◆ Selected extract

Whoa sir. calm the fk down.
I just said what kind of training I was doing to prepare for BMQ. You can do whatever you want.
I find you quite dissrespectful towards me. I did a 2 years training to get my personnal trainer certificate. So indeed, I know what im talking about when it comes to training.
When you dont know something, dont assume.

The question was: How can I prepapre for BMQ.
Since im only merit listed and never did BMQ, I cant really talk about how to get prepare for ALL BMQ, but as far as fitness matter, I can SUGGEST stuff, and thats what I did.
You kids need to learn respect and to stop judging without knowing.


----------



## Wallace

JoPelle said:
			
		

> Whoa sir. calm the fk down.
> I just said what kind of training I was doing to prepare for BMQ. You can do whatever you want.
> I find you quite dissrespectful towards me. I did a 2 years training to get my personnal trainer certificate. So indeed, I know what im talking about when it comes to training.
> When you dont know something, dont assume.
> 
> The question was: How can I prepapre for BMQ.
> Since im only merit listed and never did BMQ, I cant really talk about how to get prepare for ALL BMQ, but as far as fitness matter, I can SUGGEST stuff, and thats what I did.
> You kids need to learn respect and to stop judging without knowing.



JoPelle, from what I have seen from your posts on this site, your responses have either given incorrect information or they have been irrelevant to the topic being discussed. This topic was asking about the Tough Mudder and if it would be good preparation for BMQ/ Obstacle Course. The OP was not asking for general training ideas. Calling much more experienced members on this site "kids" is a terrible way to garner respect. The users on this site have much more time in and are much more knowledgeable on this subject. As far as your personal training certificate, the only certification in Canada that requires two years worth of training (two years of university in a Exercise Science/Kinesiology degree) is the CSEP-CPT certification. Is this the one you have? If so, I know for a fact that it would never prescribe running with a weight vest.


----------



## JoPelle

Wallace said:
			
		

> JoPelle, from what I have seen from your posts on this site, your responses have either given incorrect information or they have been irrelevant to the topic being discussed. This topic was asking about the Tough Mudder and if it would be good preparation for BMQ/ Obstacle Course. The OP was not asking for general training ideas. Calling much more experienced members on this site "kids" is a terrible way to garner respect. The users on this site have much more time in and are much more knowledgeable on this subject. As far as your personal training certificate, the only certification in Canada that requires two years worth of training (two years of university in a Exercise Science/Kinesiology degree) is the CSEP-CPT certification. Is this the one you have? If so, I know for a fact that it would never prescribe running with a weight vest.



Ok so basicly, you're not allowed to have an opinion.
And for my certificate, i did several courses over 2 years, non stop. I did CEP certificate, then I did a certificate for special training ( People with dissabilities) and I did a nutrition course over 2 months. I worked with people that were enrolling in the Canadian Forces and they told me that my training helped them alot during the course.

◆ Records
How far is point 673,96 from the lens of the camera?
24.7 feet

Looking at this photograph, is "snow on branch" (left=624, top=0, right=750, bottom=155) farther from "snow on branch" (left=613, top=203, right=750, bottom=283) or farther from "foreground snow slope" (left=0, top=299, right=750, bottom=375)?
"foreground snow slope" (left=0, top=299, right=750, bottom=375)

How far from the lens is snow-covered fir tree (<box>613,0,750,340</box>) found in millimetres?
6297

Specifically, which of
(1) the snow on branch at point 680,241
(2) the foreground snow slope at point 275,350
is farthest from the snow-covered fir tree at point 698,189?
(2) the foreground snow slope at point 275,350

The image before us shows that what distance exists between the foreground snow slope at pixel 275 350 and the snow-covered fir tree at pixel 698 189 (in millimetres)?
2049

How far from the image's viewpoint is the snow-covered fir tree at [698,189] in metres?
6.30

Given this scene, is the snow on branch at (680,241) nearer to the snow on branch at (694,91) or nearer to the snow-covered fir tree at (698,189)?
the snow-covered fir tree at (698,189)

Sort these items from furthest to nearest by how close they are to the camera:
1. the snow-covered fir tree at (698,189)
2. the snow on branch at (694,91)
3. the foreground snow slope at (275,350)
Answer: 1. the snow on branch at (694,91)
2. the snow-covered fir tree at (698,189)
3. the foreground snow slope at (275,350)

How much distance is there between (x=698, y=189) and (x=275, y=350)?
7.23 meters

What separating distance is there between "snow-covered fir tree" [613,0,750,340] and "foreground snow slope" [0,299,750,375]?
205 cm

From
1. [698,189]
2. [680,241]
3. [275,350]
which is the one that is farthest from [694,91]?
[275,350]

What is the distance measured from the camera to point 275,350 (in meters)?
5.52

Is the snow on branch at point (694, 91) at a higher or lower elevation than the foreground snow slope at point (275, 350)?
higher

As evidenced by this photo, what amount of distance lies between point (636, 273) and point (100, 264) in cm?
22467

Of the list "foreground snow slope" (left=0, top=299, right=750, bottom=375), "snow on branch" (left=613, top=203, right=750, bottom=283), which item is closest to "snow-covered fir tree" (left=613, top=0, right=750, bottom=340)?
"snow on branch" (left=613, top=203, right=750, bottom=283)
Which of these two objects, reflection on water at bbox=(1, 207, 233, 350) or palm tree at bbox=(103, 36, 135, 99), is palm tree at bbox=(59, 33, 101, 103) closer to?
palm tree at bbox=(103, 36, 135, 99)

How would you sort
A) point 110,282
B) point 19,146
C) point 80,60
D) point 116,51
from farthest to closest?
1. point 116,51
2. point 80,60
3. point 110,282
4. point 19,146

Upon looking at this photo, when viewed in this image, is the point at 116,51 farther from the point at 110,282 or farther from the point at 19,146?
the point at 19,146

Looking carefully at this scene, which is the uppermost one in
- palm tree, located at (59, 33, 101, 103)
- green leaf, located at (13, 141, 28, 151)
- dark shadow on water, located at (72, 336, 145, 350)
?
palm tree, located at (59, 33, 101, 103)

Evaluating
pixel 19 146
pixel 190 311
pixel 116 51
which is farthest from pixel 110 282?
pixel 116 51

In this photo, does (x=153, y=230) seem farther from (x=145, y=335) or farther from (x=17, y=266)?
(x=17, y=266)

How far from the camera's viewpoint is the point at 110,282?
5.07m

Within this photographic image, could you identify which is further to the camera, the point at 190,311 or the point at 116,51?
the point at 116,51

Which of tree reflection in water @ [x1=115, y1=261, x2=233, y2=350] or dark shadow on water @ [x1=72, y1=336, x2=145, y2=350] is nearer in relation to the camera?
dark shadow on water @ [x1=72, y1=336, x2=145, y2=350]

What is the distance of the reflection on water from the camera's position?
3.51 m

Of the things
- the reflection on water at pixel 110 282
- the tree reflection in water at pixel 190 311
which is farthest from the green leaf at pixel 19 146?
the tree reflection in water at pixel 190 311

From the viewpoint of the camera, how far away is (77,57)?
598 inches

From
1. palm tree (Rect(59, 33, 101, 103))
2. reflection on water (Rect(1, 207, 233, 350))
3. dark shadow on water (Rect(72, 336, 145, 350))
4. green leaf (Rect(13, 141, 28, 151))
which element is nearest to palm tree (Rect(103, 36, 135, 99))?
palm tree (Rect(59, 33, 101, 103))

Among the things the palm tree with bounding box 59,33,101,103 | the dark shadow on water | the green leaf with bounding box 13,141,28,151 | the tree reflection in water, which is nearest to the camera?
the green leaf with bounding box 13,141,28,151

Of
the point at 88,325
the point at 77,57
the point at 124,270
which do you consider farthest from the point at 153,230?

◆ The exercise
In the forum thread, which certification does Wallace say is the only one in Canada requiring two years of training? The records come from a separate source.

◆ Result of the task
The CSEP-CPT certification.